What does the ignoring of the judicial order for Lula’s release from prison mean for Brazilian democracy? To what extent do the events of the last few days mean it is turning into a fascist state?
1. First of all, Brazilian democracy was pretty sick already, after Dilma Rousseff’s illegal impeachment in 2016, and the conviction by prosecutor/judge Sergio Moro of Lula for “indeterminate acts” without material evidence, making him effectively a political prisoner.
2. The legal system which enabled Lula’s conviction is anyway a bizarre inheritance from the Portuguese Inquisition, and needs deep reform to be consonant with democratic norms.
3. Even within this system, Moro committed illegal acts which should have rendered his conviction of Lula null and void. That is to say, Lula was already a political prisoner without this observance of the law.
4. Modern-day fascism appears to be proceeding step-by-step, by gradual incursions on democratic norms, as opposed to the military coup d’etats which plagued Latin America in the 60s and 70s.
5. On Sunday there was a further such step, a further attack on the rule of law.
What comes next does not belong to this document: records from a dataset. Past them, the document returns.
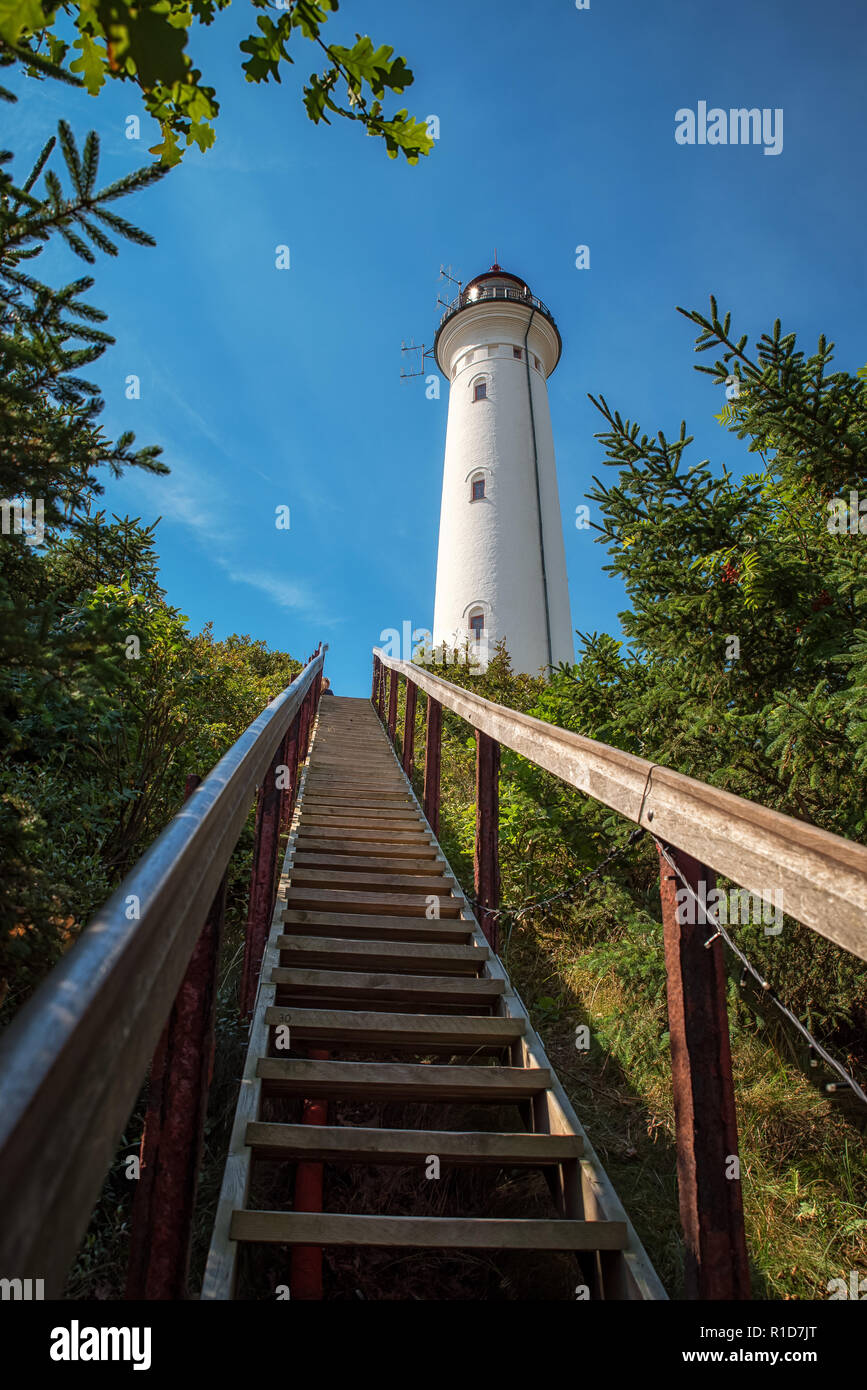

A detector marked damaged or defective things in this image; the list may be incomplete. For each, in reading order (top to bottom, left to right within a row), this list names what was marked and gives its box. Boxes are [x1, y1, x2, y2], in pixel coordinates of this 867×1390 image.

rusty red post [240, 745, 284, 1017]
rusty red post [400, 681, 419, 783]
rusty red post [425, 695, 444, 834]
rusty red post [475, 728, 500, 956]
rusty red post [127, 778, 226, 1295]
rusty red post [655, 845, 750, 1301]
When a higher court judge ordered Lula’s release, Moro from his beach holiday in Portugal called the Federal Police in his home state of Curitiba to tell them not to release him. As a lower court judge, he had no authority to countermand Judge Favreto’s order, and this represents not only the politicization of the judicial system, but an illegal politicization of the federal police, a quasi-fascist development. It appears that the Federal Police can now choose to look to conservative authorities before carrying out any judicial order.
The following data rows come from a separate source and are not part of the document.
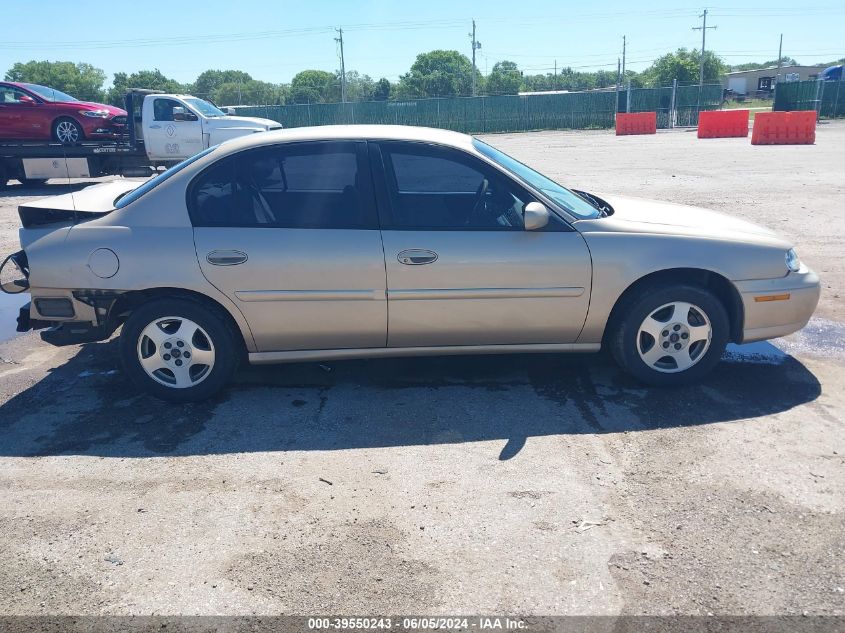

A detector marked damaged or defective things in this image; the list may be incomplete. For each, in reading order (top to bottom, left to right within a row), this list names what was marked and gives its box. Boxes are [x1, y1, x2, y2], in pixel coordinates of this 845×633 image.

cracked asphalt [1, 122, 844, 612]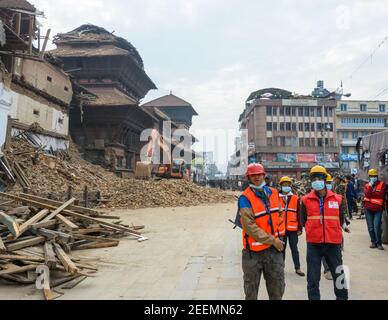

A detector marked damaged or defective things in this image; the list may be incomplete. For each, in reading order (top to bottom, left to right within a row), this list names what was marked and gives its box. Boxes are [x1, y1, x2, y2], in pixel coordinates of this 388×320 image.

damaged facade [0, 0, 72, 152]
damaged facade [51, 24, 158, 172]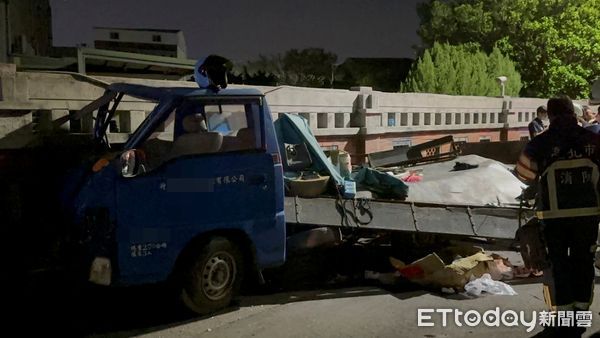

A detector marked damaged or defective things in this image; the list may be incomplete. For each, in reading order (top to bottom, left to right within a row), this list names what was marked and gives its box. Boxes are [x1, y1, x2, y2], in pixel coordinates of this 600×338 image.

damaged truck cab [69, 84, 284, 314]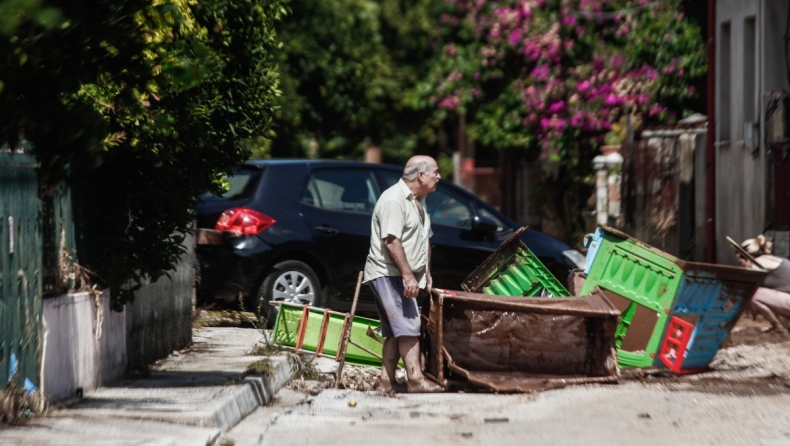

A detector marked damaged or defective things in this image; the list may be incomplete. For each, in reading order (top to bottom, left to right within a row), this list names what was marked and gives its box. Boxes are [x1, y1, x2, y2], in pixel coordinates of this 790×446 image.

damaged furniture [424, 288, 620, 392]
6. When the conservative president of Favreto’s court (also on holiday) finally countermanded the order for Lula’s release, the question is to what extent this means that legal order was restored. An overview would suggest that this is far from the case. It is clear now that either legal or illegal authority will be used to keep Lula in prison, with the purpose of ending his bid for the Presidency, which he would certainly win. What happened at the weekend is a significant further step along the road to the end of Brazilian democracy.